Text for analysis:
_____

As a graduate student in the Mathematics Department at Princeton University, Nash introduced a number of concepts (including Nash equilibrium and the Nash bargaining solution) which are now considered  central to game theory and its applications in various sciences. In the 1950s, Nash discovered and proved the Nash embedding theorems by solving a system of nonlinear partial differential equations arising in Riemannian geometry. This work, also introducing a preliminary form of the Nash–Moser theorem, was later recognized by the American Mathematical Society with the Leroy P. Steele Prize for Seminal Contribution to Research. Ennio De Giorgi and Nash found, with separate methods, a body of results paving the way for a systematic understanding of elliptic and parabolic partial differential equations. Their De Giorgi–Nash theorem on the smoothness of solutions of such equations resolved Hilbert's nineteenth problem on regularity in the calculus of variations, which had been a well-known open problem for almost sixty years.

In 1959, Nash began showing clear signs of mental illness, and spent several years at psychiatric hospitals being treated for schizophrenia. After 1970, his condition slowly improved, allowing him to return to academic work by the mid-1980s. His struggles with his illness and his recovery became the basis for Sylvia Nasar's biographical book A Beautiful Mind in 1998, as well as a film of the same name directed by Ron Howard, in which Nash was portrayed by Russell Crowe.

Early life and education 
John Forbes Nash Jr. was born on June 13, 1928, in Bluefield, West Virginia. His father and namesake, John Forbes Nash Sr., was an electrical engineer for the Appalachian Electric Power Company. His mother, Margaret Virginia (née Martin) Nash, had been a schoolteacher before she was married. He was baptized in the Episcopal Church. He had a younger sister, Martha (born November 16, 1930).

Nash attended kindergarten and public school, and he learned from books provided by his parents and grandparents. Nash's parents pursued opportunities to supplement their son's education, and arranged for him to take advanced mathematics courses at a local community college during his final year of high school. He attended Carnegie Institute of Technology (which later became Carnegie Mellon University) through a full benefit of the George Westinghouse Scholarship, initially majoring in chemical engineering. He switched to a chemistry major and eventually, at the advice of his teacher John Lighton Synge, to mathematics.  After graduating in 1948, with both a B.S. and M.S. in mathematics, Nash accepted a fellowship to Princeton University, where he pursued further graduate studies in mathematics and sciences.

_____

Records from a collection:
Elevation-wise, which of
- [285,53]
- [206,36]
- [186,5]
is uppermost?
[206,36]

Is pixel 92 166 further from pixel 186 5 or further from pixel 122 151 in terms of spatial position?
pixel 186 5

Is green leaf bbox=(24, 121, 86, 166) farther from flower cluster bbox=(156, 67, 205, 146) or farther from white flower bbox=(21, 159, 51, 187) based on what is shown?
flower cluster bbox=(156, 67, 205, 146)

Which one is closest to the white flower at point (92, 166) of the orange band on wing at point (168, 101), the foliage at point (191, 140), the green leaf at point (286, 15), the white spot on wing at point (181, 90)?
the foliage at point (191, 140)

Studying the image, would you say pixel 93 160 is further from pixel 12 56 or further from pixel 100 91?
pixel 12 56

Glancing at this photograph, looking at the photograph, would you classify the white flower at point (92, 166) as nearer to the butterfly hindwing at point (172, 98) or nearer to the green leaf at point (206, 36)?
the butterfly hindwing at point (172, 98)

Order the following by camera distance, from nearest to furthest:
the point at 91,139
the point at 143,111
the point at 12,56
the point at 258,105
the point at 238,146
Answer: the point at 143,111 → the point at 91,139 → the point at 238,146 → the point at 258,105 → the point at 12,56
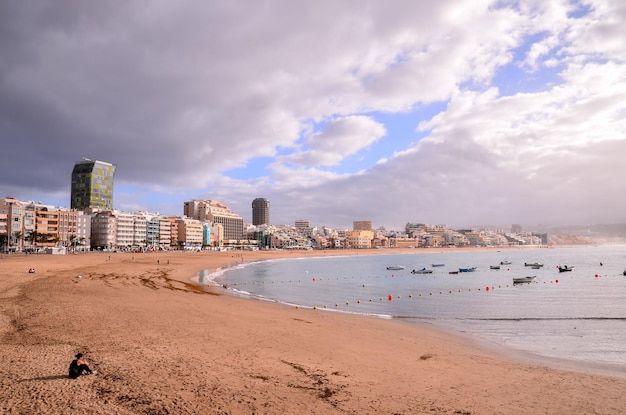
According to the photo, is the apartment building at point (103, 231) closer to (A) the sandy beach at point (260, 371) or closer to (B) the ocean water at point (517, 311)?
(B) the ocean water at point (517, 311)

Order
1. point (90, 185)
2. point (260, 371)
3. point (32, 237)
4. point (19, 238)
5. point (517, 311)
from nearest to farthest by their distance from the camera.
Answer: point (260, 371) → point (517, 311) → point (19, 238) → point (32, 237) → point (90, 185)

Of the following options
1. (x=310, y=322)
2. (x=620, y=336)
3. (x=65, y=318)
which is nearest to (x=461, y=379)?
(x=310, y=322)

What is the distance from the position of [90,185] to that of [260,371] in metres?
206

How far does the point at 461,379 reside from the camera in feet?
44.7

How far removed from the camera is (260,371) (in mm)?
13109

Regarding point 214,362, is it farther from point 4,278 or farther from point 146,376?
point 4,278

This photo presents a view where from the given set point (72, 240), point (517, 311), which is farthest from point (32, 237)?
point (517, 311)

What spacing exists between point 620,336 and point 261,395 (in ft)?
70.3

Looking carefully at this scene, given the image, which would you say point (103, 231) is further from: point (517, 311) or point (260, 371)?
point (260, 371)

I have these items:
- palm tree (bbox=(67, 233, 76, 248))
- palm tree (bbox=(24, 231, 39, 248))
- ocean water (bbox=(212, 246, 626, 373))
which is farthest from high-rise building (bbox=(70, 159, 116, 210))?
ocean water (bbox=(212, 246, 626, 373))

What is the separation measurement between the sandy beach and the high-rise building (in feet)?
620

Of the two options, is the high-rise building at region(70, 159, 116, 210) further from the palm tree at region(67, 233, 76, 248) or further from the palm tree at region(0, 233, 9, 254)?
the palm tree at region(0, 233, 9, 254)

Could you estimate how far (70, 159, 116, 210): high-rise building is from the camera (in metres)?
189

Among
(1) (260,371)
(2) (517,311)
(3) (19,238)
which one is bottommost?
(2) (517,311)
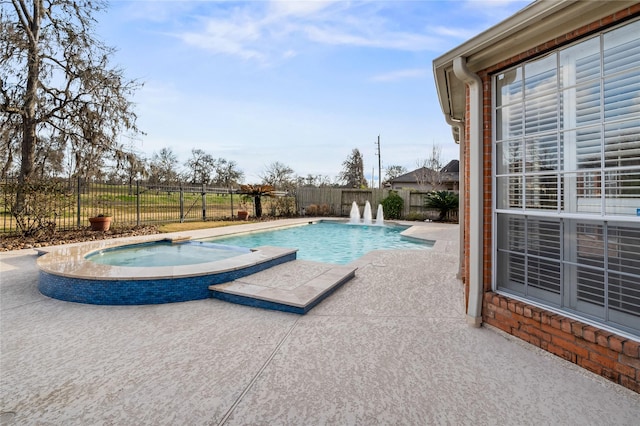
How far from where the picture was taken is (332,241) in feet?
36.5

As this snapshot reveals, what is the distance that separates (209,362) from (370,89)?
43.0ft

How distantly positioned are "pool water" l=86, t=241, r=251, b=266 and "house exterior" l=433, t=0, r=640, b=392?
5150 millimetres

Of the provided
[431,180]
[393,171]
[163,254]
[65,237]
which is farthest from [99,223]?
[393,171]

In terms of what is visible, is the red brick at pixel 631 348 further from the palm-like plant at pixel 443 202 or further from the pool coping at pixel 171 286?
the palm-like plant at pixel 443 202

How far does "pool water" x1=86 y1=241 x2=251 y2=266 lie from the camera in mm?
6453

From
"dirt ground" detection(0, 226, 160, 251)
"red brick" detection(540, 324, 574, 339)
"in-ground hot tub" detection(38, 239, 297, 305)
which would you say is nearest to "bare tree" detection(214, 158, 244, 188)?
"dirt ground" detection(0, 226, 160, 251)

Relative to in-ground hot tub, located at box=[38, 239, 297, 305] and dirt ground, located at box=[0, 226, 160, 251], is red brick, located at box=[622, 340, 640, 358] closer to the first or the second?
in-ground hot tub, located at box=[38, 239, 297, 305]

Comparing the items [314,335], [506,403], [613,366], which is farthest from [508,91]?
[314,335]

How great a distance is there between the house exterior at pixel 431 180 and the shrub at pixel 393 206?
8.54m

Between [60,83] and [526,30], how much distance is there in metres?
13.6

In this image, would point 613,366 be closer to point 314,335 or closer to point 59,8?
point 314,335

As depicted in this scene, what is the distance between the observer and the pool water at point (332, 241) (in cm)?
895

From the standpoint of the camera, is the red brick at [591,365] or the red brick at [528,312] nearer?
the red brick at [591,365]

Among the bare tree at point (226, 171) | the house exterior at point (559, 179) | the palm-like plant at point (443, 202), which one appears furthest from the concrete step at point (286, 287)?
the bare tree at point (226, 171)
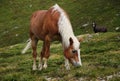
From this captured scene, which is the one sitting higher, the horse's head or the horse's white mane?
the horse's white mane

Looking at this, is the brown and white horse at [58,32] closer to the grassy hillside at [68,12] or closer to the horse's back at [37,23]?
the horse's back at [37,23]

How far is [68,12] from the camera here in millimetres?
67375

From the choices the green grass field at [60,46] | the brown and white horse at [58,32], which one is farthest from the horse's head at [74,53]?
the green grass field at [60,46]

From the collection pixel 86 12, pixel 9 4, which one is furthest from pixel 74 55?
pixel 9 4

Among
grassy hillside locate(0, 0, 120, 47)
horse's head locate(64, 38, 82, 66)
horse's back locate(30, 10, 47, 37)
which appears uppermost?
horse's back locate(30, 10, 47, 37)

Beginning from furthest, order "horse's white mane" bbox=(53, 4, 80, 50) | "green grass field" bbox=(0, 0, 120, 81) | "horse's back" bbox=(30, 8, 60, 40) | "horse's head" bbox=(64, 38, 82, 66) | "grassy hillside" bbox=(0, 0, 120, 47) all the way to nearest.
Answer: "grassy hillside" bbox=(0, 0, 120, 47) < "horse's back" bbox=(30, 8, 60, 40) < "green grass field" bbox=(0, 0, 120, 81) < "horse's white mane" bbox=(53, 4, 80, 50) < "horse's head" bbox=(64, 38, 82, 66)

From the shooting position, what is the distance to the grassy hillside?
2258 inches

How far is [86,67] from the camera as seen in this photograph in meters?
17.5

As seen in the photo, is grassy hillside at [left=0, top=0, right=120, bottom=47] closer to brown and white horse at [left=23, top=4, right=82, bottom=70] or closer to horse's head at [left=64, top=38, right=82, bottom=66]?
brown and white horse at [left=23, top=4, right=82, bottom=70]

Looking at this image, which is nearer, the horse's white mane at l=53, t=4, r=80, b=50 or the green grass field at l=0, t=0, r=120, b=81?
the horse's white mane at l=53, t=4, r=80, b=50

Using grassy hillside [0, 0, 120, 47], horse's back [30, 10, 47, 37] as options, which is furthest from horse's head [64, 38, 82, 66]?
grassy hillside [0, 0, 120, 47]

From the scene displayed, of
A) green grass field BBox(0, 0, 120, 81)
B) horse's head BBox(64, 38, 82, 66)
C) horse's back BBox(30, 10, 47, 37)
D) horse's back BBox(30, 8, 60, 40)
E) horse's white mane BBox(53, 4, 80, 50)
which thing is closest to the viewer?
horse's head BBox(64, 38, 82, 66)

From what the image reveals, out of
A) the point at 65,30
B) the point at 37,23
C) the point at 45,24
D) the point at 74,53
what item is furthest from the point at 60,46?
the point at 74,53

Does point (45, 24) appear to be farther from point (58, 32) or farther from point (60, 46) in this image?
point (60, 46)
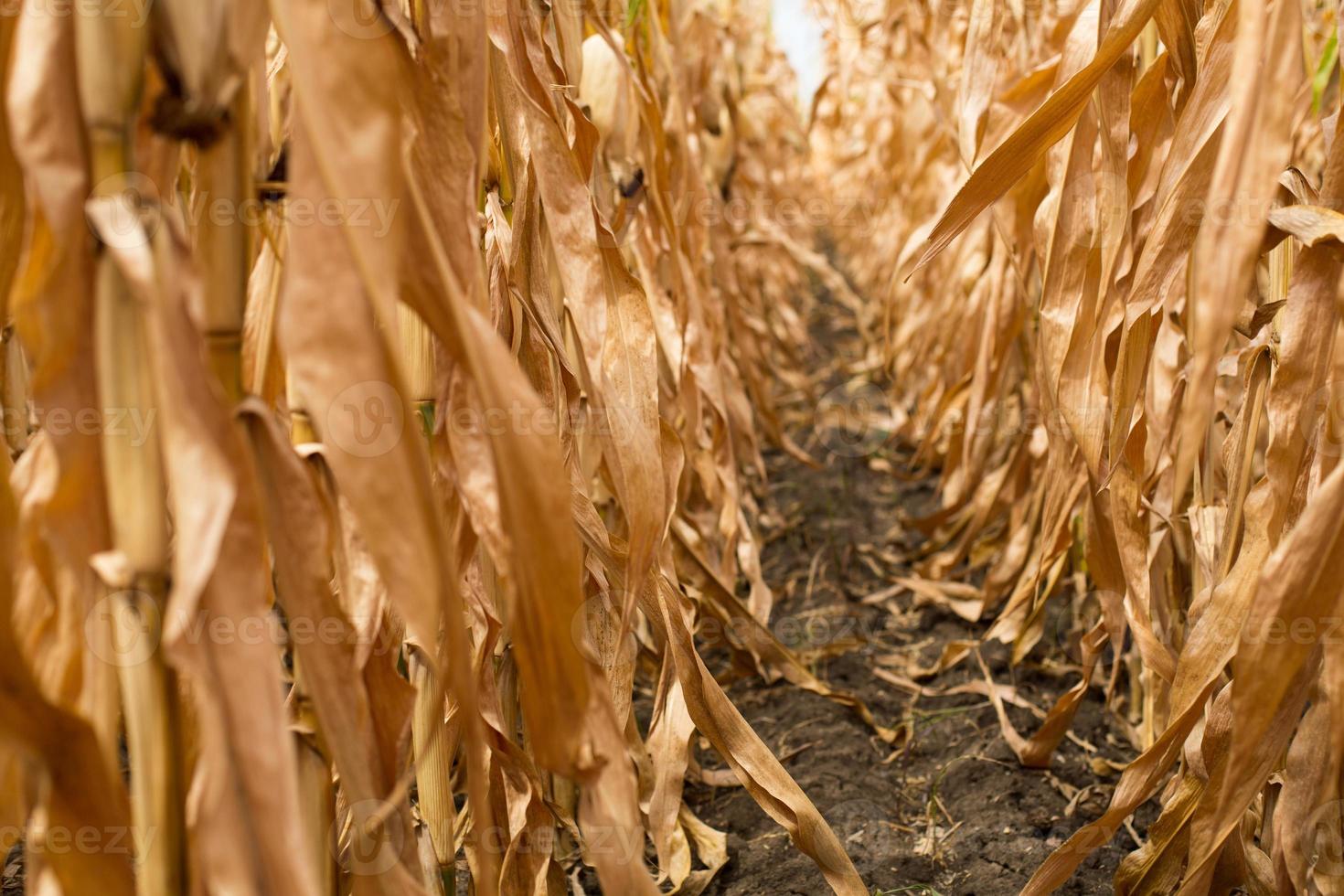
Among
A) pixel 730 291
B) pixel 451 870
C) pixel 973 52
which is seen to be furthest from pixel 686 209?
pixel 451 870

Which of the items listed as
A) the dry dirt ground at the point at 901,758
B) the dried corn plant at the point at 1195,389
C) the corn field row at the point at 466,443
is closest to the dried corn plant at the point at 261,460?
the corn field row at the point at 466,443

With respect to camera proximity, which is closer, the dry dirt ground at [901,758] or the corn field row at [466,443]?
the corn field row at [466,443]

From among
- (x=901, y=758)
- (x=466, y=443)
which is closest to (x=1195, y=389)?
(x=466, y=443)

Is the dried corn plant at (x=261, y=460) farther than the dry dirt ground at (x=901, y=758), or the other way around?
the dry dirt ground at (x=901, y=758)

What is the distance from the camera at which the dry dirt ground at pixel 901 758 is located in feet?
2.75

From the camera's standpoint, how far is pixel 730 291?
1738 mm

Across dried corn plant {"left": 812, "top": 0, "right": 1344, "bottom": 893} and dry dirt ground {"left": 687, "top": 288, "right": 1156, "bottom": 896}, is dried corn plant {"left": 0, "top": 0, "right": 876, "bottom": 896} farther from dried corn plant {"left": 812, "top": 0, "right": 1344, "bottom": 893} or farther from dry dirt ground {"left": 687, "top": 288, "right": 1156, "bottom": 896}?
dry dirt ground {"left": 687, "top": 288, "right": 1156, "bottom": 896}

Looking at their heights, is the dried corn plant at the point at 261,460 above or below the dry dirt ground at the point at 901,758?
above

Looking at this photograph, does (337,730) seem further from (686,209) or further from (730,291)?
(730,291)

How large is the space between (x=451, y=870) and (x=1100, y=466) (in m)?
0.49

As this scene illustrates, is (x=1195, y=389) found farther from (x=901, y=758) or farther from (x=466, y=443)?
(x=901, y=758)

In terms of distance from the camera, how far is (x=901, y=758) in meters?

_____

Requirement 1:
Answer these questions from the text about John Nash:
(a) Which prize did the American Mathematical Society give for the work on the Nash embedding theorems?
(b) Who directed the film based on Nash's struggles and recovery?
(c) In what town and state was Nash born?
Requirement 2:
Quote the text about John Nash word for word, starting with "In 1959, Nash" and going on through "November 16, 1930).".
Requirement 3:
Extend the text about John Nash onward from its last sentence.
Nothing here depends on the records.

Written answer 1:
(a) The Leroy P. Steele Prize for Seminal Contribution to Research
(b) Ron Howard
(c) Bluefield, West Virginia

Written answer 2:
In 1959, Nash began showing clear signs of mental illness, and spent several years at psychiatric hospitals being treated for schizophrenia. After 1970, his condition slowly improved, allowing him to return to academic work by the mid-1980s. His struggles with his illness and his recovery became the basis for Sylvia Nasar's biographical book A Beautiful Mind in 1998, as well as a film of the same name directed by Ron Howard, in which Nash was portrayed by Russell Crowe.

Early life and education 
John Forbes Nash Jr. was born on June 13, 1928, in Bluefield, West Virginia. His father and namesake, John Forbes Nash Sr., was an electrical engineer for the Appalachian Electric Power Company. His mother, Margaret Virginia (née Martin) Nash, had been a schoolteacher before she was married. He was baptized in the Episcopal Church. He had a younger sister, Martha (born November 16, 1930).

Written answer 3:
Nash's adviser and former Carnegie professor Richard Duffin wrote a letter of recommendation for Nash's entrance to Princeton stating, "He is a mathematical genius". Nash was also accepted at Harvard University. However, the chairman of the mathematics department at Princeton, Solomon Lefschetz, offered him the John S. Kennedy fellowship, convincing Nash that Princeton valued him more. Further, he considered Princeton more favorably because of its proximity to his family in Bluefield. At Princeton, he began work on his equilibrium theory, later known as the Nash equilibrium.

Research contributions 

Nash did not publish extensively, although many of his papers are considered landmarks in their fields. As a graduate student at Princeton, he made foundational contributions to game theory and real algebraic geometry. As a postdoctoral fellow at MIT, Nash turned to differential geometry. Although the results of Nash's work on differential geometry are phrased in a geometrical language, the work is almost entirely to do with the mathematical analysis of partial differential equations. After proving his two isometric embedding theorems, Nash turned to research dealing directly with partial differential equations, where he discovered and proved the De Giorgi–Nash theorem, thereby resolving one form of Hilbert's nineteenth problem.

In 2011, the National Security Agency declassified letters written by Nash in the 1950s, in which he had proposed a new encryption–decryption machine. The letters show that Nash had anticipated many concepts of modern cryptography, which are based on computational hardness.

Game theory 
Nash earned a PhD in 1950 with a 28-page dissertation on non-cooperative games. The thesis, written under the supervision of doctoral advisor Albert W. Tucker, contained the definition and properties of the Nash equilibrium, a crucial concept in non-cooperative games. A version of his thesis was published a year later in the Annals of Mathematics. In the early 1950s, Nash carried out research on a number of related concepts in game theory, including the theory of cooperative games. For his work, Nash was one of the recipients of the Nobel Memorial Prize in Economic Sciences in 1994.

Real algebraic geometry 
In 1949, while still a graduate student, Nash found a new result in the mathematical field of real algebraic geometry. He announced his theorem in a contributed paper at the International Congress of Mathematicians in 1950, although he had not yet worked out the details of its proof. Nash's theorem was finalized by October 1951, when Nash submitted his work to the Annals of Mathematics. It had been well-known since the 1930s that every closed smooth manifold is diffeomorphic to the zero set of some collection of smooth functions on Euclidean space. In his work, Nash proved that those smooth functions can be taken to be polynomials. This was widely regarded as a surprising result, since the class of smooth functions and smooth manifolds is usually far more flexible than the class of polynomials. Nash's proof introduced the concepts now known as Nash function and Nash manifold, which have since been widely studied in real algebraic geometry. Nash's theorem itself was famously applied by Michael Artin and Barry Mazur to the study of dynamical systems, by combining Nash's polynomial approximation together with Bézout's theorem.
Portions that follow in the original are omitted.